Her heart was made of pages. Lines and lines and lines of life written throughout her years. Decades (volumes) of story with twists and turns. A composition over which she had little control, could only read along with and wait in suspense of the outcome. She was dying (again). She had thought before that her story was coming to a close, that there would be no more pages, no more words, the cover would close and she would be finished. But there had been more. A love story woven discreetly within the overall theme. Hints along the way, the groundwork laid down so delicately that she had missed the subtext on the first read. But it was there. A narrative building. A style juxtaposed to what she was used to. No distinct planning, no set rules, a stream of consciousness that flowed like water, so clear, like glass.
They sat as they had come to always sit when away from their desks and from standing. Not always away from work but never away from each other. Her head propped up against the couch's back, her hand intermittently travelling from his hair to her own, exploring the contrast between his coarse strands and her softer waves, neither as thick as once they had been (his through age, hers through disease). Her legs were stretched across his. His hand was warming her toes, a report balanced on her shins as he read and frowned.
"Cottle..." She paused. His frown moved from the report to her (from annoyance to concern). She steadied. "...says I could go back to Colonial One full time, for a while." Reprieves to let her body recover before poisoning it with treatment once again.
She watched as he blinked, the action slower than was entirely necessary. She could see him retract, hold himself tight. She knew she knew she knew he would abide by whatever she decided. There was no excuse they could fall back on now for her to be here. The press had steered clear of their living arrangement in the wake of her treatments but if they did not have that to pardon them...
She looked at him, looked into him, studying his face, his heart as much a novel as hers, beloved to her. Eyes skimmed familiar passages, favoured words, the rolling timbre of his voice an accompanying score to the images replaying in her mind. She knew she knew she knew he would not ask her to stay. He would not ask for something he wanted if there was even the slightest chance that it was in opposition of her own wants. He would not risk this.
She broke from his gaze and looked around the room. Her own features relaxed as her legs stretched further, her heart assuaged like crinkled pages being straightened out and put back as they should be. Her heart was made of pages.
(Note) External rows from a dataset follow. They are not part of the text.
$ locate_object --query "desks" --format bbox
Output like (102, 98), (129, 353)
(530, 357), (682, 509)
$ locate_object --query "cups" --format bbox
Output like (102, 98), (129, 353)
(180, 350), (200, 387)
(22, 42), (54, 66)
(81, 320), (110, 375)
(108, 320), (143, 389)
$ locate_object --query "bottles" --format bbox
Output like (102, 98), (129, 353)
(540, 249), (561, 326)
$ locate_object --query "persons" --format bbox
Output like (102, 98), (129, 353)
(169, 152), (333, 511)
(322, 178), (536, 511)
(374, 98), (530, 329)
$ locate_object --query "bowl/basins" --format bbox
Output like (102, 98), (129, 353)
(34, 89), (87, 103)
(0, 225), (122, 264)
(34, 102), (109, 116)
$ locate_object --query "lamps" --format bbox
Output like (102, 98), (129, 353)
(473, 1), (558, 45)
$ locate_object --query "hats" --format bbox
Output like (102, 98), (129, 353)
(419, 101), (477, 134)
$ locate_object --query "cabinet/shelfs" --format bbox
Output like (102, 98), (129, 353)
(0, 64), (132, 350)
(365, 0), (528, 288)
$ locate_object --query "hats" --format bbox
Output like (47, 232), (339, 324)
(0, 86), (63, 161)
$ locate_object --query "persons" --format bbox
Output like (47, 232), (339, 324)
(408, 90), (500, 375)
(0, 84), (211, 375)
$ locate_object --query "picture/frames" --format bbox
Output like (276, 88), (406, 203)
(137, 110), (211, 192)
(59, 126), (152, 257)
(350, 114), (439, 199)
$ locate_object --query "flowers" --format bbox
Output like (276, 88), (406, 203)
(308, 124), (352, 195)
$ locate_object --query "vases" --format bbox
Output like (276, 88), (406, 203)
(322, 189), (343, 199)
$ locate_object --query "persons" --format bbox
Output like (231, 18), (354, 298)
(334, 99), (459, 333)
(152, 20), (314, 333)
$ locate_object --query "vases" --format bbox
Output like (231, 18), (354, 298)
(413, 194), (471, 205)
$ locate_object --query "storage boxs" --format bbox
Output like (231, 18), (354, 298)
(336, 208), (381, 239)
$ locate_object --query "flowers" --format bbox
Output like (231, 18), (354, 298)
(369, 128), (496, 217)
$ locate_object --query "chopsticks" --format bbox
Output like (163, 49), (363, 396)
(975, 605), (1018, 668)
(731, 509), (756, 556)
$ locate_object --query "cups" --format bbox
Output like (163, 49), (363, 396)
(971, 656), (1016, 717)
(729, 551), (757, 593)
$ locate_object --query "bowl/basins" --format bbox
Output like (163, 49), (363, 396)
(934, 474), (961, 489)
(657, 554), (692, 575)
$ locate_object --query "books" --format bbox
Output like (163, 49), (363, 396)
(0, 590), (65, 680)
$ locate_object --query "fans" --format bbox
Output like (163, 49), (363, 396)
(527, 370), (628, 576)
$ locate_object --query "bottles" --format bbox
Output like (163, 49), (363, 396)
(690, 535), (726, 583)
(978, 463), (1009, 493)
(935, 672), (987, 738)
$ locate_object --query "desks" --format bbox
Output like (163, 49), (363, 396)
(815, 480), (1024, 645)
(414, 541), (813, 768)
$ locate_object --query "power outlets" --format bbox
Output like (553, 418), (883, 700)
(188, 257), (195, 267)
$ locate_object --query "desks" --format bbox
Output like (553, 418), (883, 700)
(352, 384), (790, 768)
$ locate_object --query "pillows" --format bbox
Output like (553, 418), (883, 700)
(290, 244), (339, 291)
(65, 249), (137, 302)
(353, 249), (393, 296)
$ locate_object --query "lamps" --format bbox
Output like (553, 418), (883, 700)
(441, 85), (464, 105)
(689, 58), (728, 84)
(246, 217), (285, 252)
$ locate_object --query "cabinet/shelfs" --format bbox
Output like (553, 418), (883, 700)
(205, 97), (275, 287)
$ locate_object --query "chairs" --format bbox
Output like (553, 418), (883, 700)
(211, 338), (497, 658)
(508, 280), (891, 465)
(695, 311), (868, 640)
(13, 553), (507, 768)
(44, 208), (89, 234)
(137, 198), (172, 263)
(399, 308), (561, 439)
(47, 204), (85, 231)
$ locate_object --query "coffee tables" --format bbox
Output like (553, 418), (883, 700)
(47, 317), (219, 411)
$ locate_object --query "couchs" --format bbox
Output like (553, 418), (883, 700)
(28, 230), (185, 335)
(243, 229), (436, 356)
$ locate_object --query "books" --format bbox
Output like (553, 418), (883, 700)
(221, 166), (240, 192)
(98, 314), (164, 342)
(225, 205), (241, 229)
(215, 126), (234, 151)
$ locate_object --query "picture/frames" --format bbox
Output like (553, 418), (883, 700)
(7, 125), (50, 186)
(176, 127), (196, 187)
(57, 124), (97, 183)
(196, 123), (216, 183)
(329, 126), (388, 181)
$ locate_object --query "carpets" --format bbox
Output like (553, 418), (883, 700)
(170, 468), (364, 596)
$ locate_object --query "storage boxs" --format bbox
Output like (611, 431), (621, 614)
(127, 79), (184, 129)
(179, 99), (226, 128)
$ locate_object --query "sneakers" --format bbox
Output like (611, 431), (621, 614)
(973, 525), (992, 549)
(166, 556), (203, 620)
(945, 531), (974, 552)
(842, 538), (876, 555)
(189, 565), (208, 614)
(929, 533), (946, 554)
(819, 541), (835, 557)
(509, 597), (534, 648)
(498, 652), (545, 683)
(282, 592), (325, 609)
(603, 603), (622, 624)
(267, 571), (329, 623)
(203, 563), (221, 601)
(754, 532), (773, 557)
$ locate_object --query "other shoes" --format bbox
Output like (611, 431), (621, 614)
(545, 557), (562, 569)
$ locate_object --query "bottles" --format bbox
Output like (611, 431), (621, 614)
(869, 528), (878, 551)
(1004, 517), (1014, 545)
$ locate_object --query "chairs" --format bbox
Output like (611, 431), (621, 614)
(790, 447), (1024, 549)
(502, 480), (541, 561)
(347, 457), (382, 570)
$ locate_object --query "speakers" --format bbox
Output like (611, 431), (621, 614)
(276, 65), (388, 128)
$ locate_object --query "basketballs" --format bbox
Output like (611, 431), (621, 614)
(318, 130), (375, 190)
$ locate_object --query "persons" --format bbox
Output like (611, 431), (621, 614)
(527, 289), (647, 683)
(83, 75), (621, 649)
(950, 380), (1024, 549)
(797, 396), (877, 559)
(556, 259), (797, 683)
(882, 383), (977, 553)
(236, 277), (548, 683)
She ached with desire to see the next page, read the next line, press pen to paper and become the author of her own story. She ached she ached she ached.
She wanted to write her own life, she wanted him to be its only reader."Thing is, all of my books are here now - I'd have nothing to read. I can hardly take them back." He looked as if he was about to protest her statement but she cut across him, looked straight at him, straight into him. "We don't lend." Books were gifts they gave forever, entrusted to one another's care.
She begged him silently to hear what she was really saying. Read between the lines. They could talk and argue and give voice to all words except these ones, the ones that really mattered. The ones they saved, substituting metaphors and symbols and passages from books they wanted each other to keep. Her heart was made of pages. Lines and lines and lines of life and love and him and them. She longed for his fingers to stroke the paper, to caress the phrasing, to stain themselves with the ink of her life. To know her story, their story by heart. She knew she knew she knew he would ask nothing of her while she was alive to be asked.
She looked down at her own hands, she looked and looked and looked. Her vision started to blur with words that bled out from her pores, words and words and words of William Adama. ADMIRAL FATHER MAN HONOUR FAMILY TRUST LOVE FAITH HUSBAND. She was impossibly, irreversibly, irrevocably stained with him.
"Laura." His voice drew her eyes back, his own flitting ceaselessly across her face as they absorbed her. More words did not follow. His heart was made of pages too; but she knew she knew she knew he would not give voice to those passages.
She freely offered what he would not ask for. "I'd like to stay." So much meaning contained in so few words, drenched in bravery. "I want to stay." (desire to stay, desire you) "If you'd..." (like me to stay, want me stay, desire me to stay, desire me)
Words and words and words. All she needed was one.
"Yes."
She smiled and pushed forward into arms that wrapped around her.
Her heart was made of pages. His hands caressed her spine.
She was writing her own story, for a readership of two.